▸ **The data**:
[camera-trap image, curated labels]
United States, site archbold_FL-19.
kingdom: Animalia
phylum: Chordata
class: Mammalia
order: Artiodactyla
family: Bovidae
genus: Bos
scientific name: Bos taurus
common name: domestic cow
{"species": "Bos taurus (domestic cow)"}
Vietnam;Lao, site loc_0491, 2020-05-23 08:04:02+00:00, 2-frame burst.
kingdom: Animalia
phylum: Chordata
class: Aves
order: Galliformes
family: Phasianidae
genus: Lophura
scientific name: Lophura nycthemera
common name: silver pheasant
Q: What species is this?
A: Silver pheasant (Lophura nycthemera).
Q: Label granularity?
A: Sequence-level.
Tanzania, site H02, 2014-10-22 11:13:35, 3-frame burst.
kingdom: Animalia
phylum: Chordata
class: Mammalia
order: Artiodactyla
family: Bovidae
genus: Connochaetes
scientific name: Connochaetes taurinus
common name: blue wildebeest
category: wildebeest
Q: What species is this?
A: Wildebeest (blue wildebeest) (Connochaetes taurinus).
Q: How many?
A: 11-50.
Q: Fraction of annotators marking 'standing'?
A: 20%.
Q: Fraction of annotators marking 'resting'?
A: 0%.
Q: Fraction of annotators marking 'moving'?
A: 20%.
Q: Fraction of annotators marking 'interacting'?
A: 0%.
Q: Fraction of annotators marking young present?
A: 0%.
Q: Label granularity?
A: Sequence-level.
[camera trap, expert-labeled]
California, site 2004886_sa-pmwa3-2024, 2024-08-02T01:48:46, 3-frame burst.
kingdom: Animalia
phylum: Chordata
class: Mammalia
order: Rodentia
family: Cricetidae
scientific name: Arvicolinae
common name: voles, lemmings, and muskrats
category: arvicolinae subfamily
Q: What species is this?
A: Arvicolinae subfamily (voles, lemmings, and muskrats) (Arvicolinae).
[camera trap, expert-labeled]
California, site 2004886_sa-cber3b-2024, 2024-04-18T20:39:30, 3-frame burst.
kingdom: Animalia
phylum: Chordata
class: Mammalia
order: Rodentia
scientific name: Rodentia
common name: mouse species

▸ **About this exercise**: Where the line containing "2024-04-18T20:39:30, 3-frame burst." appears in the records above, begin copying and continue through the last line; copy each line exactly and include no others.

▸ **Written response**:
California, site 2004886_sa-cber3b-2024, 2024-04-18T20:39:30, 3-frame burst.
kingdom: Animalia
phylum: Chordata
class: Mammalia
order: Rodentia
scientific name: Rodentia
common name: mouse species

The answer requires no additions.